Le vendredi 14, la commission s’assembla. M. de Smet et moi, nous défendîmes ma proposition modifiée. Mais nous désirions tons deux qu’aucune décision ne fût prise avant la réunion des droites qui devait avoir lieu le lendemain. Un accord avec la gauche libérale était (page 486) toutefois en bonne voie, lorsqu’un incident se produisit. Ma proposition, à la différence de la proposition subsidiaire de M. de Smet, admettait à l’électorat les lauréats des concours primaires ; des calculs précis établissaient qu’aucun désavantage ne pouvait résulter pour nous de cette admission, et la gauche libérale, par amour-propre, y tenait beaucoup. Tout à coup, au moment où la séance allait être levée, M. de Burlet déclara : « Le gouvernement n’est pas partisan de l’admission des lauréats des concours. » Il était manifeste que, chargé par M. Beernaert dans l’affaire de la révision de toutes les mauvaises commissions, il avait reçu mandat, en l’absence de ce dernier, de précipiter les choses en fermant toute issue aux propositions étrangères au vote plural. Mes amis et moi, nous lui adressâmes de vifs reproches, en faisant remarquer que, d’après ce qui avait été entendu, toute résolution devait être réservée jusqu’à la délibération des droites. Il balbutia quelques mots de l’air embarrassé d’un homme qui a agi sur l’ordre d’autrui.

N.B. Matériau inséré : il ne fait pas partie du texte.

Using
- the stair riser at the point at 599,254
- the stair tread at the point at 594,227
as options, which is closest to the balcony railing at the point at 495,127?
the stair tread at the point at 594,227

On vit bien le lendemain, à la réunion des droites, que l’incident de la veille n’avait été qu’un des moyens d’exécution du plan que poursuivait M. Beernaert. Témoin des résistances de la majorité, celui-ci posa deux fois de suite la question de Cabinet, et après lui, M. Vandenpeereboom la posa une troisième fois sur l’adoption du vote plural. M. van Put, sénateur d’Anvers, déposa une proposition subordonnant le droit électoral à certaines conditions jusqu’à l’âge de quarante ans et admettant le suffrage universel à partir de cet âge. M. Beernaert exigea, pour se prononcer, que cette proposition nouvelle eût pour elle un appoint de (page 487) gauche. La confusion, au lieu de s’atténuer, grandissant de plus en plus, les droites s’ajournèrent au lundi matin.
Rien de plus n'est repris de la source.